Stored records
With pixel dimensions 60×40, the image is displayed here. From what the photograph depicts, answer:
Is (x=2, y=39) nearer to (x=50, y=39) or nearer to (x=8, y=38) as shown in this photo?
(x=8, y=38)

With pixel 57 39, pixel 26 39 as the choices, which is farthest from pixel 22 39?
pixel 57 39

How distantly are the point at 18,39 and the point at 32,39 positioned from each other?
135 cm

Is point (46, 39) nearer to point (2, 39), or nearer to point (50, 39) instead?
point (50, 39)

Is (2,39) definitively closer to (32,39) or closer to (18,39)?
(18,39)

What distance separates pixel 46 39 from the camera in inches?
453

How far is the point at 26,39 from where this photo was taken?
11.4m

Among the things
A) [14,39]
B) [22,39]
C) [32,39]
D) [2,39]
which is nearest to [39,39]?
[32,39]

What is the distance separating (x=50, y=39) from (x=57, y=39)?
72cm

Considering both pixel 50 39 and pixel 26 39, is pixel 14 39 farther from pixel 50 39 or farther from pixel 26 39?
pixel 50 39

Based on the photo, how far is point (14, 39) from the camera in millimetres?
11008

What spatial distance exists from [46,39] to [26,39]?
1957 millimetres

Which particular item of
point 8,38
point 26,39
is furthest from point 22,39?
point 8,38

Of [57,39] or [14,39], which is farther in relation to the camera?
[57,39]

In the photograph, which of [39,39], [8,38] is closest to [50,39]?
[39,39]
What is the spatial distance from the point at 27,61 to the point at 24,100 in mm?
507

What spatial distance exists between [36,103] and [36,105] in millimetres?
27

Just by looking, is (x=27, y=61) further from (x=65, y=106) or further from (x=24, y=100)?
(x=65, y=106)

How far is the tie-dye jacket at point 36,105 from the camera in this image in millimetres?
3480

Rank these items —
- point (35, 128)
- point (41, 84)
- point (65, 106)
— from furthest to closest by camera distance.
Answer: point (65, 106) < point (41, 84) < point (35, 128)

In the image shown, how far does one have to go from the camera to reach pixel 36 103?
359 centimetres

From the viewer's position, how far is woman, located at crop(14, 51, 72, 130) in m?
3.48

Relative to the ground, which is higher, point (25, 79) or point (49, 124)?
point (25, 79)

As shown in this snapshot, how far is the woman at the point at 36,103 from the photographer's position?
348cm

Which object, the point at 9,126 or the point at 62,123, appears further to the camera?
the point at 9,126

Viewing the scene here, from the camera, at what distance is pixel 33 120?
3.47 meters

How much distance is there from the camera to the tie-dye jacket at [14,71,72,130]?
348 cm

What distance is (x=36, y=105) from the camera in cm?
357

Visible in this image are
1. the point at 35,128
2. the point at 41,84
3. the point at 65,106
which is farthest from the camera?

Stated exercise: Send back each record exactly as it stands.

Task output:
With pixel dimensions 60×40, the image is displayed here. From what the photograph depicts, answer:
Is (x=2, y=39) nearer to (x=50, y=39) or nearer to (x=8, y=38) as shown in this photo?
(x=8, y=38)

With pixel 57 39, pixel 26 39 as the choices, which is farthest from pixel 22 39?
pixel 57 39

How distantly are the point at 18,39 and the point at 32,39 positioned from each other?
135 cm

Is point (46, 39) nearer to point (2, 39), or nearer to point (50, 39) instead?
point (50, 39)

Is (2,39) definitively closer to (32,39) or closer to (18,39)?
(18,39)

What distance separates pixel 46 39 from the camera in inches?
453

How far is the point at 26,39 from where this photo was taken?
11.4m

Among the things
A) [14,39]
B) [22,39]
C) [32,39]
D) [2,39]
which is nearest to [39,39]?
[32,39]

What is the distance separating (x=50, y=39) from (x=57, y=39)?
72cm

Considering both pixel 50 39 and pixel 26 39, is pixel 14 39 farther from pixel 50 39 or farther from pixel 26 39?
pixel 50 39

Based on the photo, how far is point (14, 39) from the camera in millimetres?
11008

What spatial distance exists from [46,39] to [26,39]?
1957 millimetres

Which particular item of
point 8,38
point 26,39
is furthest from point 22,39?
point 8,38

Of [57,39] or [14,39], which is farther in relation to the camera?
[57,39]

In the photograph, which of [39,39], [8,38] is closest to [50,39]?
[39,39]
What is the spatial distance from the point at 27,61 to the point at 24,100 in mm?
507

What spatial distance exists between [36,103] and [36,105] in millimetres?
27

Just by looking, is (x=27, y=61) further from (x=65, y=106) or further from (x=24, y=100)?
(x=65, y=106)

How far is the tie-dye jacket at point 36,105 from the camera in this image in millimetres?
3480

Rank these items —
- point (35, 128)
- point (41, 84)
- point (65, 106)
— from furthest to closest by camera distance.
Answer: point (65, 106) < point (41, 84) < point (35, 128)

In the image shown, how far does one have to go from the camera to reach pixel 36 103?
359 centimetres

From the viewer's position, how far is woman, located at crop(14, 51, 72, 130) in m?
3.48

Relative to the ground, which is higher, point (25, 79) or point (49, 124)?
point (25, 79)

As shown in this snapshot, how far is the woman at the point at 36,103 from the photographer's position?
348cm

Which object, the point at 9,126 or the point at 62,123, appears further to the camera?
the point at 9,126

Viewing the scene here, from the camera, at what distance is pixel 33 120?
3.47 meters

How much distance is there from the camera to the tie-dye jacket at [14,71,72,130]?
348 cm

What distance is (x=36, y=105) from the camera in cm?
357

Visible in this image are
1. the point at 35,128
2. the point at 41,84
3. the point at 65,106
which is farthest from the camera?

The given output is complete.